对 shell 有特殊含义的字符($, *, [, |, ^, (, ), \ ) 出现在 Pattern 参数中时必须带双引号。如果 Pattern 参数不是简单字符串,通常必须用单引号将整个模式括起来。在表达式中比如 [a-z],减号表示通过当前整理序列。整理序列可以定义等价的类以供在字符范围中使用。它使用了快速确定性的算法,有时需要外部空间。[2]
fgrep命令, 为文件搜索文字字符串。
fgrep命令搜索 File 参数指定的输入文件(缺省为标准输入)中的匹配模式的行。fgrep命令特别搜索 Pattern 参数,它们是固定的字符串。如果在 File 参数中指定一个以上的文件fgrep命令将显示包含匹配行的文件。
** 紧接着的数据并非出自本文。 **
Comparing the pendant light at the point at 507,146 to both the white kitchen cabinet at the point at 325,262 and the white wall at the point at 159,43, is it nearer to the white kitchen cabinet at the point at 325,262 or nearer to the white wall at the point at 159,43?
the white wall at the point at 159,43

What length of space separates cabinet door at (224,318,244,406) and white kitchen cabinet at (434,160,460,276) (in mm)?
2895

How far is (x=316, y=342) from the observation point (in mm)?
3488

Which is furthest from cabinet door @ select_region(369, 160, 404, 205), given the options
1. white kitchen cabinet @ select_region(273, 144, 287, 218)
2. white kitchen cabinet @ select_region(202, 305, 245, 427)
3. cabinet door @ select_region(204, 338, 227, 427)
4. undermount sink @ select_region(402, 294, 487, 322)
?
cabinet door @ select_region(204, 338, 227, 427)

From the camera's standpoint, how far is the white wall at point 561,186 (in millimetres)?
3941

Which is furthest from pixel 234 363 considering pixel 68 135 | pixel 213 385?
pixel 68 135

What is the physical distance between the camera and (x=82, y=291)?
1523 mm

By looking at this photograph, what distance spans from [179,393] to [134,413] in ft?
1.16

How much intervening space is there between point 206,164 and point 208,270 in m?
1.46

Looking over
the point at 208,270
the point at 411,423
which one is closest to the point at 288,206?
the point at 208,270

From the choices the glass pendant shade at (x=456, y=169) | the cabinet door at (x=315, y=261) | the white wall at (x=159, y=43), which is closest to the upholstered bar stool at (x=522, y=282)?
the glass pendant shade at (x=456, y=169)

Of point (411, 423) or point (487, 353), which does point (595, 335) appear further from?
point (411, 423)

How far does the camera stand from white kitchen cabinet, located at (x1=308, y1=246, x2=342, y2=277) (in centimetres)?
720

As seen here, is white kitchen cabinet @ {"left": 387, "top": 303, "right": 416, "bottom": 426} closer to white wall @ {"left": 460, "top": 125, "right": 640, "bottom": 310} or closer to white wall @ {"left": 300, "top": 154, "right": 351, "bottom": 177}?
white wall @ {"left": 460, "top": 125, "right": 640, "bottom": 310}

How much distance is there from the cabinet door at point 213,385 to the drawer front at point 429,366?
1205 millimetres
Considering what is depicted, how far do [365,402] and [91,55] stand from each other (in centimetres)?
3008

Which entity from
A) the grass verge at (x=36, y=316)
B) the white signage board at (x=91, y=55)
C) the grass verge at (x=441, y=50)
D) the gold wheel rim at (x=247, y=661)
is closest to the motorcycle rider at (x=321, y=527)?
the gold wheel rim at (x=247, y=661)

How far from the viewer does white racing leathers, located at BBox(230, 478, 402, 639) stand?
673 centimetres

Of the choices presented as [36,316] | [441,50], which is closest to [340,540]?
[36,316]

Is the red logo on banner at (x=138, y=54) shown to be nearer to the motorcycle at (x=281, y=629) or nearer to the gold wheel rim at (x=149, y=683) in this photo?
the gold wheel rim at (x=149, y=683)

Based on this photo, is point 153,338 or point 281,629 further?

fgrep命令于 grep 和 egrep 命令不同,因为它搜索字符串而不是搜索匹配表达式的模式。fgrep命令使用快速的压缩算法。$, *, [, |, (, ) 和 \ 等字符串被fgrep命令按字面意思解释。这些字符并不解释为正则表达式,但它们在 grep 和 egrep 命令中解释为正则表达式。
因为这些字符对于 shell 有特定的含义,完整的字符串应该加上单引号(‘ ... ’)。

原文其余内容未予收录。